#### [What you need to do]
Output exactly, and only, the lines below from the one with "ใน TWOSTORIES เรื่องเล่าคืนสยอง" down to the one with "WordPress 插件更新到 4.0,支持手机归属地查询". Include both end lines and no pictures.

#### [Records shown]

........

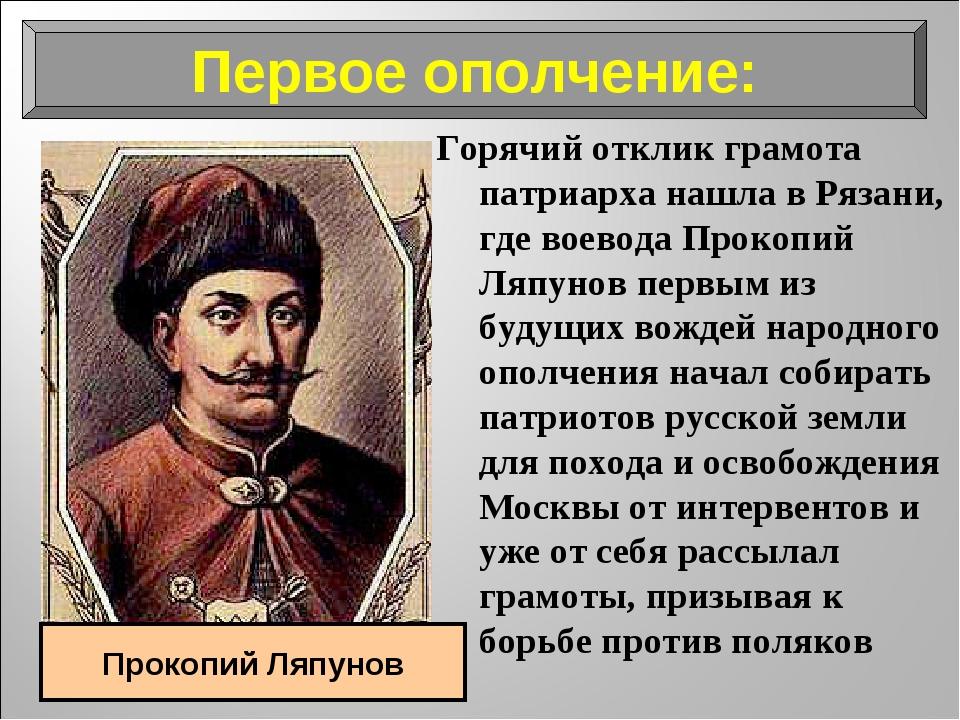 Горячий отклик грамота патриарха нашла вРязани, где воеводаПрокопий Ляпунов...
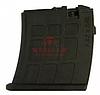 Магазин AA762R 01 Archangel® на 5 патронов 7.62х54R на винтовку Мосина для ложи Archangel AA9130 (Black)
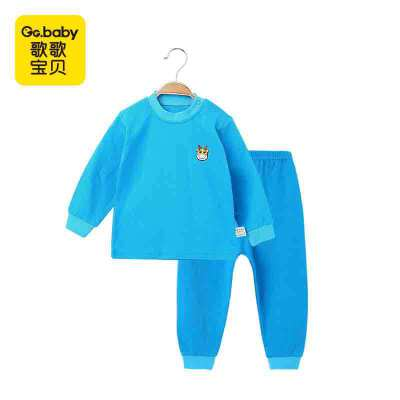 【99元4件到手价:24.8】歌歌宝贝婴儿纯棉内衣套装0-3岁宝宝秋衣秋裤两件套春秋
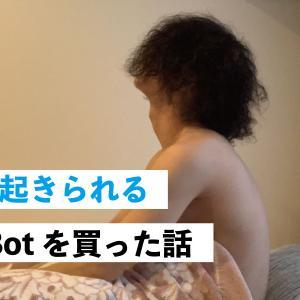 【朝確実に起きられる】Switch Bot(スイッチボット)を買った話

........

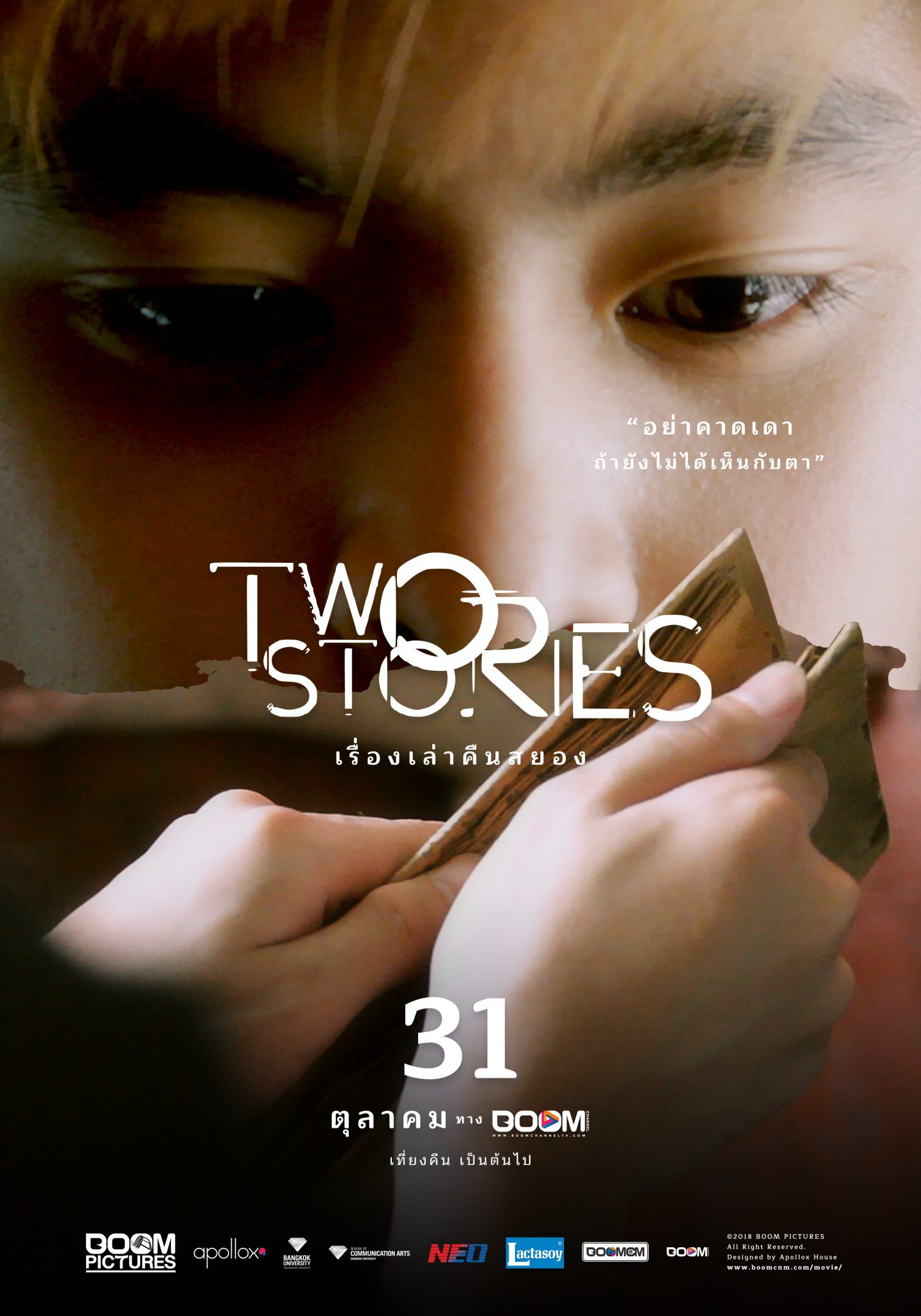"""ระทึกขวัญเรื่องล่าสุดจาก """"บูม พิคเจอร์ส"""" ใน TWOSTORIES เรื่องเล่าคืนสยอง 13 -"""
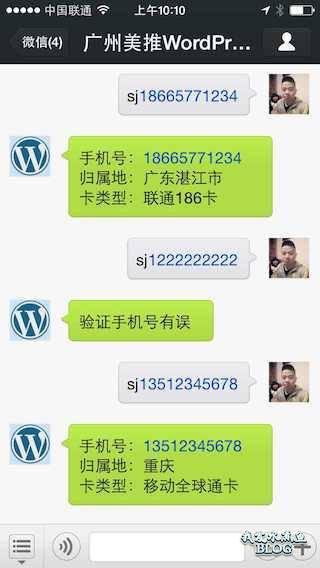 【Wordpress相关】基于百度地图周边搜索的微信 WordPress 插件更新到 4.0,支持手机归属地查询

........

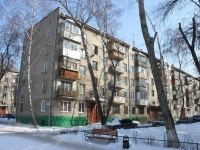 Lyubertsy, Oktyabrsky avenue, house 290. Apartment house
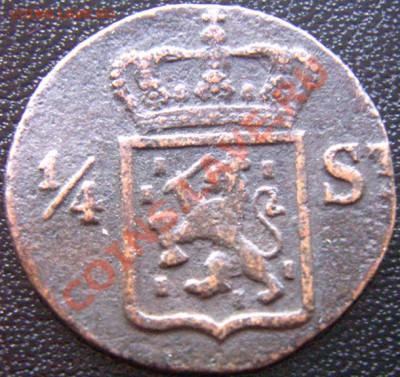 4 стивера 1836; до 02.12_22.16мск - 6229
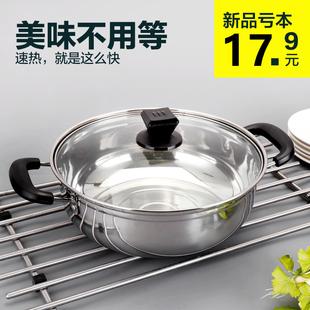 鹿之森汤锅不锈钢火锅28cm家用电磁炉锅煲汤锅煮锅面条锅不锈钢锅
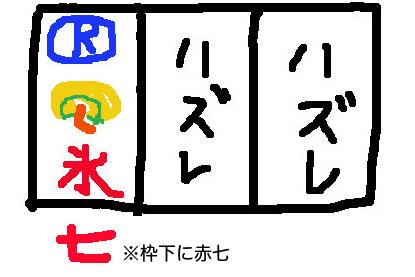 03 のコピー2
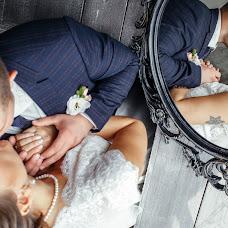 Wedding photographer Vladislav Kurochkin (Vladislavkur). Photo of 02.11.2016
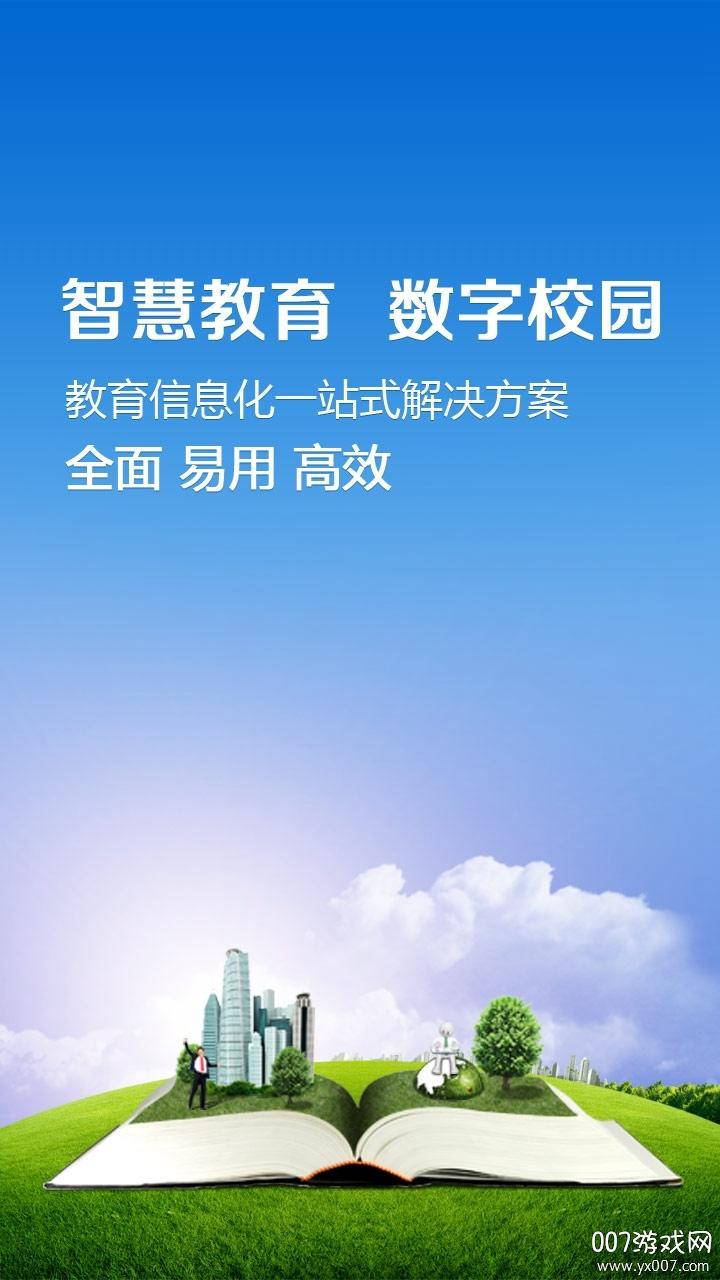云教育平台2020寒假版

........

#### [Answer for the task]
"""ระทึกขวัญเรื่องล่าสุดจาก """"บูม พิคเจอร์ส"""" ใน TWOSTORIES เรื่องเล่าคืนสยอง 13 -"""
 【Wordpress相关】基于百度地图周边搜索的微信 WordPress 插件更新到 4.0,支持手机归属地查询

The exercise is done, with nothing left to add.